• INSTRUCTIONS
(1) In the history of St. Ambrose, write out the text from "By the start" to "held in 1931.", substituting "Evening school" for "Night school".
(2) Render this sentence from the history of St. Ambrose into Spanish: "Located in a secluded grove of oak trees, the site was far removed from the city."
(3) According to the history of St. Ambrose, in what year was the institution officially renamed St. Ambrose College?

*** EXTRACT TO READ ***

For its first three years, classes were held in two rooms of the old St. Marguerite's School, located on the grounds of what is now Sacred Heart Cathedral in Davenport. McMullen died of cancer in 1883, and Aloysius Schulte was named the first president of St. Ambrose at the age of 23.

The school was moved to Locust Street in 1885, where the central part of the present-day Ambrose Hall was built. Located in a secluded grove of oak trees, the site was far removed from the city. That same year, St. Ambrose was incorporated as "a literary, scientific and religious institution." The articles of incorporation stated, "No particular religious faith shall be required of any person to entitle him to admission to said seminary."

By the start of the 20th century, a clearer division was being made between the high school academy and the college program. In 1908, the name of the institution was officially changed to St. Ambrose College to express the institution's mission. Night school classes were inaugurated in 1924, and the first session of summer school was held in 1931.

During World War II, the United States Navy chose St. Ambrose College as a location for the training of many officers. For a short time, regular classes ceased, and the campus became a training ground for the Navy's V-12 squads.

*** End of EXTRACT TO READ ***
*** DATA SHOWN ***

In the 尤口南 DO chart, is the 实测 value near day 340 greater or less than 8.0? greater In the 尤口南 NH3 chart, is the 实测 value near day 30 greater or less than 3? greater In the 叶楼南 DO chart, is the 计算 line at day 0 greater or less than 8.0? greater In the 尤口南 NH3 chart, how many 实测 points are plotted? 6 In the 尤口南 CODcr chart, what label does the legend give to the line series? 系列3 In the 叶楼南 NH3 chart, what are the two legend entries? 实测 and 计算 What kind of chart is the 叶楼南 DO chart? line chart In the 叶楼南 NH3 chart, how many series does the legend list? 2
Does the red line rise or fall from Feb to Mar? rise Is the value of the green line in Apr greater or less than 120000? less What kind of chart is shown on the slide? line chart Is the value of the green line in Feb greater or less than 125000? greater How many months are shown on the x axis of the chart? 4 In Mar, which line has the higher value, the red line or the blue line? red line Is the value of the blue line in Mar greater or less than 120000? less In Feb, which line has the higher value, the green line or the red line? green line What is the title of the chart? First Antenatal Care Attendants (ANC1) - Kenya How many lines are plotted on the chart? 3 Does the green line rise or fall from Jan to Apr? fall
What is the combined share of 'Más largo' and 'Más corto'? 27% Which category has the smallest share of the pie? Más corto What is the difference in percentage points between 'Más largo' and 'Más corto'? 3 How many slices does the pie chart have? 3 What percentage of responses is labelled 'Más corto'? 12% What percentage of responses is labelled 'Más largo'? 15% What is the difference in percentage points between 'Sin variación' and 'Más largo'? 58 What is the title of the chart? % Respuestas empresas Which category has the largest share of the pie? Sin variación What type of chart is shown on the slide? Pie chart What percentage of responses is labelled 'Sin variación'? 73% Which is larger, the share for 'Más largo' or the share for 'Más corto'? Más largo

*** End of DATA SHOWN ***

• SOLUTIONS FOR EACH TASK
(1)
By the start of the 20th century, a clearer division was being made between the high school academy and the college program. In 1908, the name of the institution was officially changed to St. Ambrose College to express the institution's mission. Evening school classes were inaugurated in 1924, and the first session of summer school was held in 1931.

(2) Ubicado en una arboleda apartada de robles, el terreno quedaba muy lejos de la ciudad.

(3) In 1908.